Выбранный текст:
О тяжелых воспоминаниях, связанных с чеченскими командировками, мне рассказывали другие участники моих опросов и интервью. Я взрослый человек, живущий в этой стране, и хотела бы знать правду, пусть и неприятную.«Командировки на войну»: не папина версия
Андрей Кожевников и Сергей Сомов (фамилия изменена по просьбе опрашиваемого) участвовали в военных действиях в Чечне раньше моего папы, служили с 1999 года в мотострелковых войсках. Они участвовали в рейдах, зачистках, сопровождали колонны с военными грузами, охраняли военные и гражданские объекты, то есть несли почти ту же службу, что и мой отец. Их отряд располагался рядом с городом Буйнакск в сельской местности и был сформирован из солдат-срочников, которые проходили службу в Дагестане в 1997–1999 годах. Контрактов с ними не подписывали. Предложили хорошую по тем временам зарплату. Кожевников и Сомов были людьми неженатыми, разрешения ни у кого не спрашивали, решили заработать. Дома постоянного места работы тогда еще не было, а родственники отговорить их просто не имели возможности. Никакого спецобучения они тоже не получили и были вынуждены приобретать опыт в боевой обстановке. Им объясняли, что ничего тяжелого им делать не придется, правда, о том, что будет очень опасно, им тоже не сообщили.
Занесло меня сюда
за деньгами длинными.
Лишь бы шкура уцелела
милая, родимая.
Это одна из частушек, которые сохранились у Сергея Сомова. Их записал их старшина, когда вверенным ему солдатам приказано было к какому-то (они уже не помнят) празднику приготовить импровизированный концерт. Мне кажется, эти частушки могут быть иллюстрацией моих впечатлений от услышанного от очевидцев этих событий.
На место расположения части Кожевников и Сомов с сослуживцами ехали поездом и машиной неделю. И в пути, и в месте дислокации их кормили плохо. Причем их раздражало, что за деньги можно отлично поесть. Командир во время рейдов и зачисток делал вид, что не замечает, как его подчиненные забирали у местного населения продукты, что, наверное, сказывалось на их отношении к российским солдатам. Были и случаи откровенного мародерства после зачисток и со стороны солдат, и со стороны местного населения. А на местном рынке можно было купить продукты в армейских упаковках с разворованных складов.

Задание 1:
В тексте о чеченских командировках сказано, с какого года Андрей Кожевников и Сергей Сомов служили в мотострелковых войсках. С какого?
Задание 2:
Перепишите слово в слово отрывок из текста о чеченских командировках, начиная со слов «Занесло меня сюда» и заканчивая словами «очевидцев этих событий.».

Набор данных:

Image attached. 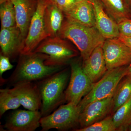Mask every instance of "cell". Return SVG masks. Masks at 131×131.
Segmentation results:
<instances>
[{"label": "cell", "instance_id": "obj_28", "mask_svg": "<svg viewBox=\"0 0 131 131\" xmlns=\"http://www.w3.org/2000/svg\"><path fill=\"white\" fill-rule=\"evenodd\" d=\"M119 39L131 49V37H126L120 35Z\"/></svg>", "mask_w": 131, "mask_h": 131}, {"label": "cell", "instance_id": "obj_26", "mask_svg": "<svg viewBox=\"0 0 131 131\" xmlns=\"http://www.w3.org/2000/svg\"><path fill=\"white\" fill-rule=\"evenodd\" d=\"M120 34L126 37H131V19H122L117 23Z\"/></svg>", "mask_w": 131, "mask_h": 131}, {"label": "cell", "instance_id": "obj_30", "mask_svg": "<svg viewBox=\"0 0 131 131\" xmlns=\"http://www.w3.org/2000/svg\"><path fill=\"white\" fill-rule=\"evenodd\" d=\"M127 4L129 5V8L131 10V0H126Z\"/></svg>", "mask_w": 131, "mask_h": 131}, {"label": "cell", "instance_id": "obj_8", "mask_svg": "<svg viewBox=\"0 0 131 131\" xmlns=\"http://www.w3.org/2000/svg\"><path fill=\"white\" fill-rule=\"evenodd\" d=\"M94 83L84 73L82 64L78 62H73L71 64L69 82L66 90V101L78 105L91 90Z\"/></svg>", "mask_w": 131, "mask_h": 131}, {"label": "cell", "instance_id": "obj_11", "mask_svg": "<svg viewBox=\"0 0 131 131\" xmlns=\"http://www.w3.org/2000/svg\"><path fill=\"white\" fill-rule=\"evenodd\" d=\"M113 108V96L89 103L80 113L79 123L81 128L86 127L103 119Z\"/></svg>", "mask_w": 131, "mask_h": 131}, {"label": "cell", "instance_id": "obj_27", "mask_svg": "<svg viewBox=\"0 0 131 131\" xmlns=\"http://www.w3.org/2000/svg\"><path fill=\"white\" fill-rule=\"evenodd\" d=\"M9 58L2 54L0 56V76L1 78L3 74L8 70L12 69L14 66L9 61Z\"/></svg>", "mask_w": 131, "mask_h": 131}, {"label": "cell", "instance_id": "obj_33", "mask_svg": "<svg viewBox=\"0 0 131 131\" xmlns=\"http://www.w3.org/2000/svg\"><path fill=\"white\" fill-rule=\"evenodd\" d=\"M82 0H77L78 2L80 1H81Z\"/></svg>", "mask_w": 131, "mask_h": 131}, {"label": "cell", "instance_id": "obj_6", "mask_svg": "<svg viewBox=\"0 0 131 131\" xmlns=\"http://www.w3.org/2000/svg\"><path fill=\"white\" fill-rule=\"evenodd\" d=\"M81 110L78 105L72 103L61 105L54 112L42 117L40 127L42 131L56 129L66 130L79 124Z\"/></svg>", "mask_w": 131, "mask_h": 131}, {"label": "cell", "instance_id": "obj_13", "mask_svg": "<svg viewBox=\"0 0 131 131\" xmlns=\"http://www.w3.org/2000/svg\"><path fill=\"white\" fill-rule=\"evenodd\" d=\"M13 89L18 97L21 105L26 109L39 110L42 106V98L38 84L28 82L19 83Z\"/></svg>", "mask_w": 131, "mask_h": 131}, {"label": "cell", "instance_id": "obj_16", "mask_svg": "<svg viewBox=\"0 0 131 131\" xmlns=\"http://www.w3.org/2000/svg\"><path fill=\"white\" fill-rule=\"evenodd\" d=\"M23 41L20 31L16 26L1 28L0 32V46L2 54L14 58L20 54Z\"/></svg>", "mask_w": 131, "mask_h": 131}, {"label": "cell", "instance_id": "obj_32", "mask_svg": "<svg viewBox=\"0 0 131 131\" xmlns=\"http://www.w3.org/2000/svg\"><path fill=\"white\" fill-rule=\"evenodd\" d=\"M128 130L131 131V124H130V126H129Z\"/></svg>", "mask_w": 131, "mask_h": 131}, {"label": "cell", "instance_id": "obj_3", "mask_svg": "<svg viewBox=\"0 0 131 131\" xmlns=\"http://www.w3.org/2000/svg\"><path fill=\"white\" fill-rule=\"evenodd\" d=\"M70 76L68 70H61L38 83L42 98V117L50 114L66 101L65 89Z\"/></svg>", "mask_w": 131, "mask_h": 131}, {"label": "cell", "instance_id": "obj_21", "mask_svg": "<svg viewBox=\"0 0 131 131\" xmlns=\"http://www.w3.org/2000/svg\"><path fill=\"white\" fill-rule=\"evenodd\" d=\"M126 77V78L119 83L113 96L114 112L131 98V77Z\"/></svg>", "mask_w": 131, "mask_h": 131}, {"label": "cell", "instance_id": "obj_4", "mask_svg": "<svg viewBox=\"0 0 131 131\" xmlns=\"http://www.w3.org/2000/svg\"><path fill=\"white\" fill-rule=\"evenodd\" d=\"M127 66L108 70L103 77L94 83L90 91L78 105L82 111L89 103L113 96L122 78L126 76Z\"/></svg>", "mask_w": 131, "mask_h": 131}, {"label": "cell", "instance_id": "obj_25", "mask_svg": "<svg viewBox=\"0 0 131 131\" xmlns=\"http://www.w3.org/2000/svg\"><path fill=\"white\" fill-rule=\"evenodd\" d=\"M49 2L56 5L63 12H68L73 8L77 3V0H49Z\"/></svg>", "mask_w": 131, "mask_h": 131}, {"label": "cell", "instance_id": "obj_20", "mask_svg": "<svg viewBox=\"0 0 131 131\" xmlns=\"http://www.w3.org/2000/svg\"><path fill=\"white\" fill-rule=\"evenodd\" d=\"M112 117L116 130H128L131 123V98L115 111Z\"/></svg>", "mask_w": 131, "mask_h": 131}, {"label": "cell", "instance_id": "obj_7", "mask_svg": "<svg viewBox=\"0 0 131 131\" xmlns=\"http://www.w3.org/2000/svg\"><path fill=\"white\" fill-rule=\"evenodd\" d=\"M49 0H37V8L23 42L20 54L32 53L40 43L48 37L45 28L44 14Z\"/></svg>", "mask_w": 131, "mask_h": 131}, {"label": "cell", "instance_id": "obj_24", "mask_svg": "<svg viewBox=\"0 0 131 131\" xmlns=\"http://www.w3.org/2000/svg\"><path fill=\"white\" fill-rule=\"evenodd\" d=\"M77 131H114L116 130L113 117L109 116L89 126L75 130Z\"/></svg>", "mask_w": 131, "mask_h": 131}, {"label": "cell", "instance_id": "obj_5", "mask_svg": "<svg viewBox=\"0 0 131 131\" xmlns=\"http://www.w3.org/2000/svg\"><path fill=\"white\" fill-rule=\"evenodd\" d=\"M33 52L46 54V64L52 66H62L78 55L75 49L58 36L47 38Z\"/></svg>", "mask_w": 131, "mask_h": 131}, {"label": "cell", "instance_id": "obj_9", "mask_svg": "<svg viewBox=\"0 0 131 131\" xmlns=\"http://www.w3.org/2000/svg\"><path fill=\"white\" fill-rule=\"evenodd\" d=\"M102 47L107 70L131 62V49L118 38L106 39Z\"/></svg>", "mask_w": 131, "mask_h": 131}, {"label": "cell", "instance_id": "obj_17", "mask_svg": "<svg viewBox=\"0 0 131 131\" xmlns=\"http://www.w3.org/2000/svg\"><path fill=\"white\" fill-rule=\"evenodd\" d=\"M64 14L70 20L86 26L95 27L93 9L89 0L78 2L73 8Z\"/></svg>", "mask_w": 131, "mask_h": 131}, {"label": "cell", "instance_id": "obj_14", "mask_svg": "<svg viewBox=\"0 0 131 131\" xmlns=\"http://www.w3.org/2000/svg\"><path fill=\"white\" fill-rule=\"evenodd\" d=\"M11 1L15 10L16 26L20 31L23 43L28 33L31 19L36 10L37 0Z\"/></svg>", "mask_w": 131, "mask_h": 131}, {"label": "cell", "instance_id": "obj_19", "mask_svg": "<svg viewBox=\"0 0 131 131\" xmlns=\"http://www.w3.org/2000/svg\"><path fill=\"white\" fill-rule=\"evenodd\" d=\"M100 1L108 13L117 23L123 19H131V10L126 0Z\"/></svg>", "mask_w": 131, "mask_h": 131}, {"label": "cell", "instance_id": "obj_12", "mask_svg": "<svg viewBox=\"0 0 131 131\" xmlns=\"http://www.w3.org/2000/svg\"><path fill=\"white\" fill-rule=\"evenodd\" d=\"M94 14L95 27L105 38H117L120 33L118 24L106 11L100 0H89Z\"/></svg>", "mask_w": 131, "mask_h": 131}, {"label": "cell", "instance_id": "obj_1", "mask_svg": "<svg viewBox=\"0 0 131 131\" xmlns=\"http://www.w3.org/2000/svg\"><path fill=\"white\" fill-rule=\"evenodd\" d=\"M20 55L17 67L6 80L13 86L22 83L40 81L62 70V66L46 64L48 57L46 54L32 52Z\"/></svg>", "mask_w": 131, "mask_h": 131}, {"label": "cell", "instance_id": "obj_22", "mask_svg": "<svg viewBox=\"0 0 131 131\" xmlns=\"http://www.w3.org/2000/svg\"><path fill=\"white\" fill-rule=\"evenodd\" d=\"M19 100L13 88L0 90V116L6 112L15 110L21 106Z\"/></svg>", "mask_w": 131, "mask_h": 131}, {"label": "cell", "instance_id": "obj_34", "mask_svg": "<svg viewBox=\"0 0 131 131\" xmlns=\"http://www.w3.org/2000/svg\"></svg>", "mask_w": 131, "mask_h": 131}, {"label": "cell", "instance_id": "obj_10", "mask_svg": "<svg viewBox=\"0 0 131 131\" xmlns=\"http://www.w3.org/2000/svg\"><path fill=\"white\" fill-rule=\"evenodd\" d=\"M39 110H17L12 113L3 127L9 131H34L40 126Z\"/></svg>", "mask_w": 131, "mask_h": 131}, {"label": "cell", "instance_id": "obj_29", "mask_svg": "<svg viewBox=\"0 0 131 131\" xmlns=\"http://www.w3.org/2000/svg\"><path fill=\"white\" fill-rule=\"evenodd\" d=\"M126 76L131 77V62L129 66H127V72Z\"/></svg>", "mask_w": 131, "mask_h": 131}, {"label": "cell", "instance_id": "obj_15", "mask_svg": "<svg viewBox=\"0 0 131 131\" xmlns=\"http://www.w3.org/2000/svg\"><path fill=\"white\" fill-rule=\"evenodd\" d=\"M83 69L93 83L99 81L107 71L102 46L94 50L88 58L83 61Z\"/></svg>", "mask_w": 131, "mask_h": 131}, {"label": "cell", "instance_id": "obj_18", "mask_svg": "<svg viewBox=\"0 0 131 131\" xmlns=\"http://www.w3.org/2000/svg\"><path fill=\"white\" fill-rule=\"evenodd\" d=\"M64 14L56 5L49 1L44 14L45 28L48 37L58 36L63 24Z\"/></svg>", "mask_w": 131, "mask_h": 131}, {"label": "cell", "instance_id": "obj_31", "mask_svg": "<svg viewBox=\"0 0 131 131\" xmlns=\"http://www.w3.org/2000/svg\"><path fill=\"white\" fill-rule=\"evenodd\" d=\"M7 1V0H0V4H2V3L6 1Z\"/></svg>", "mask_w": 131, "mask_h": 131}, {"label": "cell", "instance_id": "obj_23", "mask_svg": "<svg viewBox=\"0 0 131 131\" xmlns=\"http://www.w3.org/2000/svg\"><path fill=\"white\" fill-rule=\"evenodd\" d=\"M0 18L1 28H8L16 26L14 6L11 0L1 4Z\"/></svg>", "mask_w": 131, "mask_h": 131}, {"label": "cell", "instance_id": "obj_2", "mask_svg": "<svg viewBox=\"0 0 131 131\" xmlns=\"http://www.w3.org/2000/svg\"><path fill=\"white\" fill-rule=\"evenodd\" d=\"M58 36L73 42L81 53L83 61L88 58L96 47L105 40L95 26L83 25L66 19Z\"/></svg>", "mask_w": 131, "mask_h": 131}]
</instances>
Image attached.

Результат 1:
С 1999 года.

Результат 2:
Занесло меня сюда
за деньгами длинными.
Лишь бы шкура уцелела
милая, родимая.
Это одна из частушек, которые сохранились у Сергея Сомова. Их записал их старшина, когда вверенным ему солдатам приказано было к какому-то (они уже не помнят) празднику приготовить импровизированный концерт. Мне кажется, эти частушки могут быть иллюстрацией моих впечатлений от услышанного от очевидцев этих событий.